Affiliation:
1. BRC Great Ormond Street Institute of Child Health University College London London UK
2. Centre for Research in Intellectual and Developmental Disabilities University of Warwick Coventry UK
Abstract
AbstractGroup Stepping Stones Triple P (GSSTP), is an evidence‐based intervention for parents of children with intellectual disability that aims to improve child behavioural difficulties. GSSTP was designed to be delivered face‐to‐face, but during the COVID‐19 pandemic some services started delivering it remotely. The evidence base for remote intervention is growing, but few studies have focused on the experiences of practitioners delivering the interventions and the consequences of their service provision. We aimed to explore UK practitioners' experiences of delivering remotely GSSTP. The objectives were to identify the advantages and disadvantages of remote GSSTP, to determine whether adjustments were made to enable delivery, and to assess perceived acceptability. Participants were identified using consecutive sampling from the Triple P UK practitioner network. Eleven practitioners, who had experience of delivering GSSTP remotely and face‐to‐face, reported their experiences in an online survey. Ten participants also took part in semi‐structured interviews. Interviews were transcribed verbatim and analysed using thematic analysis. According to 55% of practitioners, parent attendance had increased with remote delivery, and 73% of practitioners found remote GSSTP equally or more effective than face‐to‐face. Survey findings about managing parent engagement remotely were mixed and building rapport with patients was considered equally or more difficult remotely.
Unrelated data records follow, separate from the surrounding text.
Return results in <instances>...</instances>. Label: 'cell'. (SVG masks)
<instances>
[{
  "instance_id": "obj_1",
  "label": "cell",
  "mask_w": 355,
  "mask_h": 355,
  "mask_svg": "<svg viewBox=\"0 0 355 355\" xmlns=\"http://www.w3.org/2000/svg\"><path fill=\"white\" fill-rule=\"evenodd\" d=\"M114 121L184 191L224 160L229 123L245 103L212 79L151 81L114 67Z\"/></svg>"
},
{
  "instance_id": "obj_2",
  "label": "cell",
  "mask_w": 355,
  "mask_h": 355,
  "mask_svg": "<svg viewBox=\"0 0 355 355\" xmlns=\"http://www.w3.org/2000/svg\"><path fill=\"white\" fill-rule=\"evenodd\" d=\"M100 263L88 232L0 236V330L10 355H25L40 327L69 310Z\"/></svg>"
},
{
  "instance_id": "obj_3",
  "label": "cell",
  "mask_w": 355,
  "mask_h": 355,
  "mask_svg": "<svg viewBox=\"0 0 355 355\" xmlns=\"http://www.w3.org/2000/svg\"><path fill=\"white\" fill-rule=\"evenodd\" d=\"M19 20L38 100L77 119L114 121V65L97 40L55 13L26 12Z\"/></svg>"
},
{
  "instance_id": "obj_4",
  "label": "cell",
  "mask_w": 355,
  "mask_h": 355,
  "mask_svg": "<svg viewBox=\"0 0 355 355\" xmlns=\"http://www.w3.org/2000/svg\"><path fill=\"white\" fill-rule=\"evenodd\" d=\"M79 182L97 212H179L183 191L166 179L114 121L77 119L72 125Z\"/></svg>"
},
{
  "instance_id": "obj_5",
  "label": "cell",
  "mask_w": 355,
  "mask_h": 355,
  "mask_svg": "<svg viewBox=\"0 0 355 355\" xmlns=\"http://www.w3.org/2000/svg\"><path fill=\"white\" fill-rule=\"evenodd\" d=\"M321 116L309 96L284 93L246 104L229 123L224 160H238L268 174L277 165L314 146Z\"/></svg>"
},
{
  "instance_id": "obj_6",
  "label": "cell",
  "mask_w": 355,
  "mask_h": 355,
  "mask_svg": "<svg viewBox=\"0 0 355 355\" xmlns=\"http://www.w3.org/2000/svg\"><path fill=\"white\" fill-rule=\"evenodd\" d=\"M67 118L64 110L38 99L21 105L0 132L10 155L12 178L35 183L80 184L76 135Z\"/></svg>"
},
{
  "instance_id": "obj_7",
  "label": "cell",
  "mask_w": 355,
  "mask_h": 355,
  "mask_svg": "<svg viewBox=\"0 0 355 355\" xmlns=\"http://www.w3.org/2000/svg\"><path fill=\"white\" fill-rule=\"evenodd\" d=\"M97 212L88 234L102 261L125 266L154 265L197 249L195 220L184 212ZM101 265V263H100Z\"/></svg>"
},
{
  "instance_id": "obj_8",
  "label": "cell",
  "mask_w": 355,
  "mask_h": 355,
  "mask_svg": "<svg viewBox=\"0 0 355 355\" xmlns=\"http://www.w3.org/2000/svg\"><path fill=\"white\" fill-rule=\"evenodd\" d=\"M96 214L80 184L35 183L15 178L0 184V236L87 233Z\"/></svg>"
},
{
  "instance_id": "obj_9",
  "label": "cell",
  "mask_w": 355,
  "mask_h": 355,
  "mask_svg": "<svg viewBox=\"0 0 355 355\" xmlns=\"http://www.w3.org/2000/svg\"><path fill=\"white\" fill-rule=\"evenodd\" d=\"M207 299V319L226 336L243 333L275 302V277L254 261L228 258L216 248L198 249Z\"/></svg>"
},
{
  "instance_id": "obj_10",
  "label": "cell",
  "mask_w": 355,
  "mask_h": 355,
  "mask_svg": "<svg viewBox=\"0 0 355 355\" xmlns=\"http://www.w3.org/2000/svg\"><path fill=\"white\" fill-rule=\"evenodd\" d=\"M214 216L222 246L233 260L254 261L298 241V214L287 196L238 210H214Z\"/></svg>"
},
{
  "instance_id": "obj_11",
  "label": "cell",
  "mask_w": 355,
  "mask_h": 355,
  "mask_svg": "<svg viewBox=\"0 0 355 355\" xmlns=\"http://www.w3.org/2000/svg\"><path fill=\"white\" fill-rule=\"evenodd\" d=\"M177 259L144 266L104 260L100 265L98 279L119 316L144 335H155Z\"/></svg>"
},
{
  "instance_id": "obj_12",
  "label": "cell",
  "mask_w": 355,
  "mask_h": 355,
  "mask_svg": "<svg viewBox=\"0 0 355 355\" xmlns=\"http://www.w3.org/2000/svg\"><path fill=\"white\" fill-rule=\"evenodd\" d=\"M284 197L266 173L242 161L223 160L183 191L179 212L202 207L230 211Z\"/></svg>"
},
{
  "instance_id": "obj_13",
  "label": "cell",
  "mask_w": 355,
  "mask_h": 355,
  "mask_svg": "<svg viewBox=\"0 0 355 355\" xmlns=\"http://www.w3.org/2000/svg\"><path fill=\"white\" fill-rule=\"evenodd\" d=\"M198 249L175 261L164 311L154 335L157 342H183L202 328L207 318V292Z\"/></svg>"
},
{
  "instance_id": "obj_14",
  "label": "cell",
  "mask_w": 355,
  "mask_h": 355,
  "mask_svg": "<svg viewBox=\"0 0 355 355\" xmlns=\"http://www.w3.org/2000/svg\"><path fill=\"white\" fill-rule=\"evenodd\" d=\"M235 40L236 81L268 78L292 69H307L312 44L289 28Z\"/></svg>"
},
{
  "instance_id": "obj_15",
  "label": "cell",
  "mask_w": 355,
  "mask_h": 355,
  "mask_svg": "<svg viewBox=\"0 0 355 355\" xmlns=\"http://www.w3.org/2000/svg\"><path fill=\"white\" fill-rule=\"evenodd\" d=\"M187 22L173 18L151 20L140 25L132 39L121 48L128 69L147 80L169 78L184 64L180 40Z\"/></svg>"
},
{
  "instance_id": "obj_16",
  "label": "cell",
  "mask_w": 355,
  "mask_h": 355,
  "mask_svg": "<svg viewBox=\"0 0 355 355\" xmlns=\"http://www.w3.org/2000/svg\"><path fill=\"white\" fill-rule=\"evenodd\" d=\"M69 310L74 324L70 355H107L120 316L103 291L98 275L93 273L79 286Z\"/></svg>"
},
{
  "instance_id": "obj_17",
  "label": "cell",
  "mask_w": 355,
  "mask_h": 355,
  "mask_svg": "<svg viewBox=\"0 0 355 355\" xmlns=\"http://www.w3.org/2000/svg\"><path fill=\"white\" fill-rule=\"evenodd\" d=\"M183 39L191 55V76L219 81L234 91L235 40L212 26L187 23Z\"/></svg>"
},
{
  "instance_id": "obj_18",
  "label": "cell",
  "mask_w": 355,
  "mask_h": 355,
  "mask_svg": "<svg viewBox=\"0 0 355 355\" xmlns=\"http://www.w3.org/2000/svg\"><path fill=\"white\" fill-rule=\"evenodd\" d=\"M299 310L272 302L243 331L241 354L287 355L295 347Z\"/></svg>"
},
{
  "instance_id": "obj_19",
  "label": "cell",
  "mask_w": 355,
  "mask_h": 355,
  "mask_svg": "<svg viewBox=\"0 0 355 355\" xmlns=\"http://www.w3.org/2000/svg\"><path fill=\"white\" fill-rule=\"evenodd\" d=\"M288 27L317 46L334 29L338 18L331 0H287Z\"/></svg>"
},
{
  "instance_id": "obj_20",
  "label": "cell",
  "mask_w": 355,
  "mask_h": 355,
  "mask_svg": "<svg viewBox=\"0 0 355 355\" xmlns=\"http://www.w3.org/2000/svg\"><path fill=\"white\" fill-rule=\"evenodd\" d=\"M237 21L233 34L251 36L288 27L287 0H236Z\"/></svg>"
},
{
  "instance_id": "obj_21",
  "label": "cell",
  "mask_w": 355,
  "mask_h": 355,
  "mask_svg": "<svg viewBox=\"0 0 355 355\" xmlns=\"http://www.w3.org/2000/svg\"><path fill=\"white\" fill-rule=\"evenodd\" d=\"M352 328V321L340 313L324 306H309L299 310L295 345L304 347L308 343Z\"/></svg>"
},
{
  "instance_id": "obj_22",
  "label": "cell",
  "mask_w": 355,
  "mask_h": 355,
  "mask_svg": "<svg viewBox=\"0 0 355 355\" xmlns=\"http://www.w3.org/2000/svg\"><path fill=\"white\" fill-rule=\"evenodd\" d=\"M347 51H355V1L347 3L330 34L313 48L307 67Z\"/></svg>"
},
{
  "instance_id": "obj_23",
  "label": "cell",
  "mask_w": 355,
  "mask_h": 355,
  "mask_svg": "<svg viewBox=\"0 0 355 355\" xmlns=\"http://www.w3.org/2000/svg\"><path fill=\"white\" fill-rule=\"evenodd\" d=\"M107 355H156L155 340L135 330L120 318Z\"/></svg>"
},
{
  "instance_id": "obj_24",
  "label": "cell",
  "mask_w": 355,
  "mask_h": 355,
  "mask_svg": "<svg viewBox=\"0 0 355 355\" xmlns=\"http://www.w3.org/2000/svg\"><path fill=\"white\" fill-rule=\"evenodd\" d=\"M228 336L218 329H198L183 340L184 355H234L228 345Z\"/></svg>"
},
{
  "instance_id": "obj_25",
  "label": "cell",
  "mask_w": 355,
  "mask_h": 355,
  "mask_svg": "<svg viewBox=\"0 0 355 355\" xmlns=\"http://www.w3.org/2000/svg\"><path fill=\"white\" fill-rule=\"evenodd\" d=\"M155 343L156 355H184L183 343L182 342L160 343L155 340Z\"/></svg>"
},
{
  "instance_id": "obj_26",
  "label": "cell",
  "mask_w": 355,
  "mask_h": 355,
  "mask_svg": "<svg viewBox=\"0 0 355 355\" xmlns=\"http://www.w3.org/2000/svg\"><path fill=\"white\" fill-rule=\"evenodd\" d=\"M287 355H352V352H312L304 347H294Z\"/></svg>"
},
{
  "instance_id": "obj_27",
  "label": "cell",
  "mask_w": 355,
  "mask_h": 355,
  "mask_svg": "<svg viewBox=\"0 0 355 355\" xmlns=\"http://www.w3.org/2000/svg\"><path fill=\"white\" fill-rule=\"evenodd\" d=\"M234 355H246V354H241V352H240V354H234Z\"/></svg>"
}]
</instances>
The key themes from the thematic analysis were the practitioners' ‘sincere enthusiasm’ over the advantages of the remote GSSTP provision, the ‘person‐centered strategies’ that characterised their practice, the emergence of ‘remote delivery as the way forward’ for parenting services and finally, the ‘challenges of remote delivery’. Remote GSSTP was perceived to be acceptable to participants and practitioners; the advantages of remote delivery appeared to outweigh the disadvantages. Practitioners reported strategies to prompt engagement and recreate group interactions in the remote setting that could be integrated in the practice of other group parenting providers.